Saturday, May 19, 2007

New Panasonic CMOS Image Sensor

A May 15th press release article, on Panasonic's website, describes a new image sensor technology that looks pretty promising.

Most of the time when I read a press release on a companies website, I take it with a bag of rock salt because a grain just won't do it. However, I believe this technology offers some genuine benefits.

Existing sensors use dyed polymer (plastic) filters to filter red, green, or blue light onto appropriate sensors and polymer (plastic) micro-lenses to focus light onto the photosensitive portion of the pixel. Such a thin layer of dye is readily bleached by UV light. Even with UV filters enough UV gets through to damage the dye filters over time causing digital cameras color rendition to degrade with time.

With existing CMOS sensors, the actual light sensitive region only occupies about 30% of the chip surface so to improve sensitivity they use micro lenses over the individual pixels to gather light from a larger area and focus it on the pixel. This is not without it's own problems because the micro lenses are less effective for light coming at them from an angle rather than straight on and thus pixels away fro the center of the image receive less light assuming the micro lenses are identical.

In addition to the limitations of this technology in terms of durability and image quality, the use of polymer on silicon is expensive. Everything has to be just so in order for the micro lenses to properly overlay the individual pixel sensors uniformly.
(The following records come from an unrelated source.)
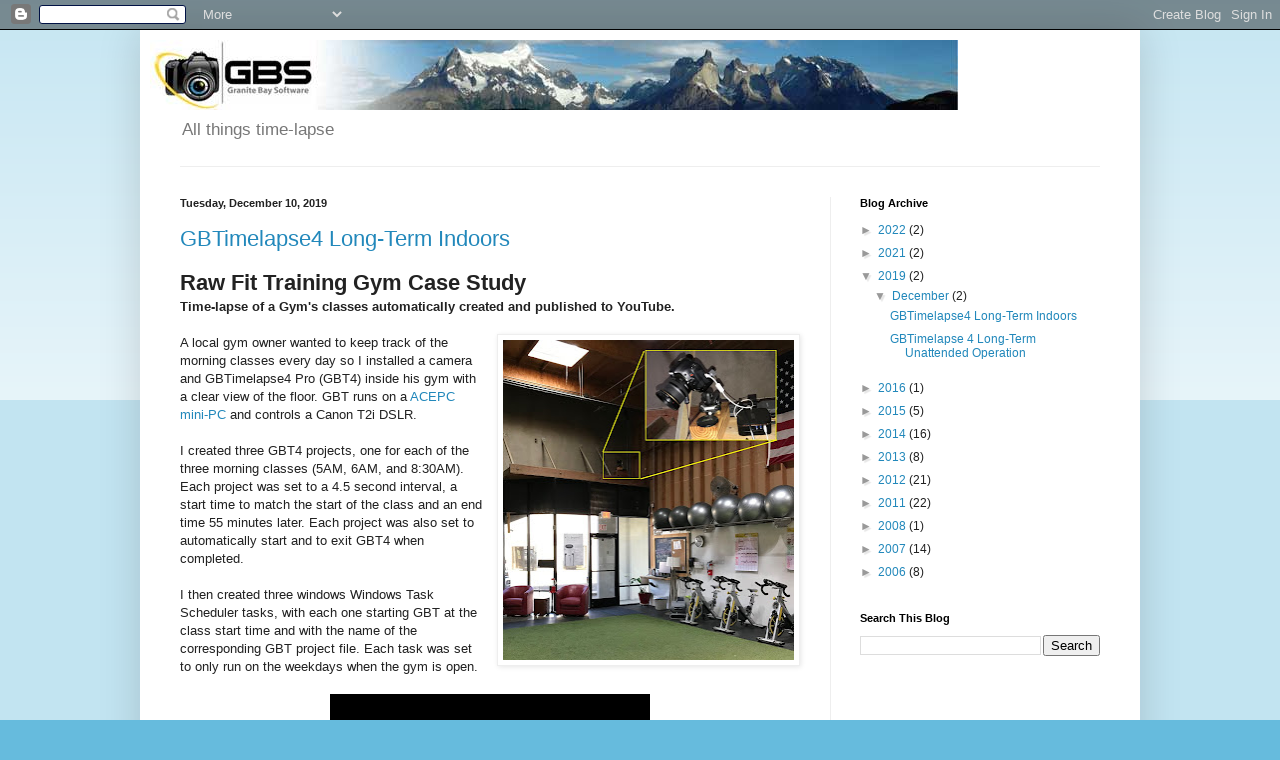

--- FILE ---
content_type: text/html; charset=UTF-8
request_url: https://www.blogger.com/video.g?token=AD6v5dwGY7rCFjhygcKZxu5dtl9M_GJeQ0qvb3Q1l0tuJpLL52sdD7JasIlgMpUJCbNTe5QbD-YPKkuCxgwLrpo-zXNBUvA4UgXi7o2Wf8grXPhXT2JCGMO0QEbilO1qhWVOkg
body_size: 596
content:
<!DOCTYPE HTML PUBLIC "-//W3C//DTD HTML 4.01//EN" "http://www.w3.org/TR/html4/strict.dtd"><html dir="ltr"><head><style type="text/css">
        body,
        .main,
        #videocontainer,
        .thumbnail-holder,
        .play-button {
          background: black;
          height: 100vh;
          margin: 0;
          overflow: hidden;
          position: absolute;
          width: 100%;
        }

        #videocontainer.type-BLOGGER_UPLOADED .thumbnail-holder {
          background-size: contain;
        }

        .thumbnail-holder {
          background-repeat: no-repeat;
          background-position: center;
          z-index: 10;
        }

        .play-button {
          background: url('https://www.gstatic.com/images/icons/material/system/1x/play_arrow_white_48dp.png') rgba(0,0,0,0.1) no-repeat center;
          cursor: pointer;
          display: block;
          z-index: 20;
        }
      </style>
<script type="text/javascript">
        var VIDEO_CONFIG = {"thumbnail":"https://i9.ytimg.com/vi_blogger/FScOAsQ16CM/1.jpg?sqp=CLe63ckGGPDEAfqGspsBBgjAAhC0AQ&rs=AMzJL3nlBiYRflt13MeDCTXAWQeMV_tjYA","iframe_id":"BLOGGER-video-15270e02c435e823-11995","allow_resize":false,"streams":[{"play_url":"https://rr2---sn-vgqsknzs.googlevideo.com/videoplayback?expire=1765264823&ei=N103aeOFKKLeybgP3oGh2AM&ip=3.137.195.55&id=15270e02c435e823&itag=18&source=blogger&xpc=Egho7Zf3LnoBAQ%3D%3D&cps=0&met=1765236023,&mh=xv&mm=31&mn=sn-vgqsknzs&ms=au&mv=m&mvi=2&pl=23&rms=au,au&susc=bl&eaua=J4u3jgVranU&mime=video/mp4&vprv=1&rqh=1&dur=54.659&lmt=1575997768609684&mt=1765235817&sparams=expire,ei,ip,id,itag,source,xpc,susc,eaua,mime,vprv,rqh,dur,lmt&sig=AJfQdSswRQIgPT9pmEc1ZYzoFxVX1MQF5BMX890LVlnKdrPCgR4CZWoCIQCzZoy5wtvb60Prje5TJIdVZCyQvYNZGF13K3c-W8_BJw%3D%3D&lsparams=cps,met,mh,mm,mn,ms,mv,mvi,pl,rms&lsig=APaTxxMwRAIgCnGjox5xbog_TvT3_B7PhunkcNXcAv5HCRkKwMi3xCMCIHp78ygY9pQmE-m1zW966TLgdjMj6VL_2RP0uyCymdoV","format_id":18},{"play_url":"https://rr2---sn-vgqsknzs.googlevideo.com/videoplayback?expire=1765264823&ei=N103aeOFKKLeybgP3oGh2AM&ip=3.137.195.55&id=15270e02c435e823&itag=22&source=blogger&xpc=Egho7Zf3LnoBAQ%3D%3D&cps=0&met=1765236023,&mh=xv&mm=31&mn=sn-vgqsknzs&ms=au&mv=m&mvi=2&pl=23&rms=au,au&susc=bl&eaua=J4u3jgVranU&mime=video/mp4&vprv=1&rqh=1&dur=54.659&lmt=1575997786534300&mt=1765235817&sparams=expire,ei,ip,id,itag,source,xpc,susc,eaua,mime,vprv,rqh,dur,lmt&sig=AJfQdSswRQIgOetCu4K3fJmGzX2YyaBKuLM41jalspSLgF4Z3utndukCIQDLP5RF6KT9Jg0Ex8TQeRMbxZkOWhCRIcRdpjmt_jlRIw%3D%3D&lsparams=cps,met,mh,mm,mn,ms,mv,mvi,pl,rms&lsig=APaTxxMwRgIhANVs3h-Lkmpb3gL1Y8zXUdgD2V707GmYd2mRzOtbBN57AiEAnpjG75Qf-9_nPwWL8NWrJS_6kQ6-nQg6Xac4hSuHwqo%3D","format_id":22}]}
      </script></head>
<body><div class="main"><div id="videocontainer" class="type-BLOGGER_UPLOADED"><div class="thumbnail-holder"></div>
<div class="play-button"></div></div></div>
<script type="text/javascript" src="https://www.blogger.com/static/v1/jsbin/3601863955-video_compiled.js"></script>
</body></html>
Panasonic has eliminated the need for polymer on silicon by incorporating sub-wavelength features on the chip die allowing for the construction of Fresnel like micro lenses and light filters directly out of silicon. Since the filters rely on physical structures, they are not susceptible to UV induced fading. Since the lenses are made using standard photo lithography techniques, they can be can be customized for their position on the sensor surface and compensate for the angle of incident light.

Since the new CMOS sensor should be cheaper to manufacturer it might just find it's way into some of the lower end cameras presently utilizing CCD image devices.

Everything I've read says that CCD's have higher sensitivity and lower noise than CMOS devices, but my own experience has been exactly the opposite. This might have to do with the fact that I like to do a lot of night photography and utilize long exposures so much of my utilization is atypical.